Glyn John
- Full name: Glyndwr John
- Date of birth: 22 February 1932
- Place of birth: Neath, Wales
- Date of death: 7 June 1983 (aged 51)
- Place of death: Porthcawl, Wales
- School: Garw Grammar School
- University: St Luke's College, Exeter
- Occupation(s): School teacher

Rugby union career
- Position(s): Utility back

International career
- Years: Team / Apps / (Points)
- 1954: Wales / 2 / (0)
- Rugby league career

Playing information
Club
| Years | Team | Pld | T | G | FG | P |
| 1949–50 | Leigh |  |  |  |  |  |

= Glyn John =

Wales international rugby union & league player (1932-1983)

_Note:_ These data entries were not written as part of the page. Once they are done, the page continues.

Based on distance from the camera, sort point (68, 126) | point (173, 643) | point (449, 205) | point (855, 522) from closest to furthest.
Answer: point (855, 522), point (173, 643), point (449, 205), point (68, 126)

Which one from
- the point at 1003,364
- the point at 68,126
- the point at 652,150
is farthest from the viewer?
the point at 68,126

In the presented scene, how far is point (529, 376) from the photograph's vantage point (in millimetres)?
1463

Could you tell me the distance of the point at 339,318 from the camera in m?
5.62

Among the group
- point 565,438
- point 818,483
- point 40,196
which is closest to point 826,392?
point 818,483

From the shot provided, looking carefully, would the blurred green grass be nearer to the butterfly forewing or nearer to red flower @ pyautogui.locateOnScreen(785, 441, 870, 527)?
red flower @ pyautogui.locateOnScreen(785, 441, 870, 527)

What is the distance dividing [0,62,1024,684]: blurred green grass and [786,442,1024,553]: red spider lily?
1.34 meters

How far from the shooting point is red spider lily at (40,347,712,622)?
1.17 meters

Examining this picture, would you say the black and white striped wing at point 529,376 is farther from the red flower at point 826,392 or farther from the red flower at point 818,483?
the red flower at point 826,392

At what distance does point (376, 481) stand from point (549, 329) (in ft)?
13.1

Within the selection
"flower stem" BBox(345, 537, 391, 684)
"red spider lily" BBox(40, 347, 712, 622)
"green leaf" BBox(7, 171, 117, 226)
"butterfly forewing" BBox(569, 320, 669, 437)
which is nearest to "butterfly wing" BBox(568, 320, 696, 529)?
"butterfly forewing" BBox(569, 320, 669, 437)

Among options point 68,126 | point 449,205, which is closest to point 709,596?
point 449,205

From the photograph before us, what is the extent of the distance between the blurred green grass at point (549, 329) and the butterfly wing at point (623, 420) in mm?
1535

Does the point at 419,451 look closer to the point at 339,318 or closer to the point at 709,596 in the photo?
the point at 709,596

Glyndwr John (22 February 1932 — 7 June 1983) was a Welsh international rugby union player.

==Biography==
John hailed from Aberkenfig near Bridgend and attended Garw Grammar School.

At the age of 17 in 1949, John signed with rugby league club Leigh RLFC for £400. He remained with Leigh for only one season, but the ramifications of turning professional made him ineligible to return to rugby union.

John, utility back, was able to play some rugby union when he joined the Royal Air Force in 1950 and the following year was reinstated by Welsh Rugby Union, due to the fact he hadn't yet turned 18 at the time he joined Leigh. His signing fee was also returned to Leigh. He stints with several clubs including Aberavon and represented Devon while studying teaching at St Luke's College, Exeter.

In the 1954 Five Nations, John was capped twice for Wales, debuting as a centre against England at Twickenham, with Bleddyn Williams out injured. His other cap came against France at Cardiff Arms Park, standing in for Cliff Morgan at outside-half.

John was banned from rugby union again in 1957 after the world governing body passed a new law which meant that his exemption no longer applied.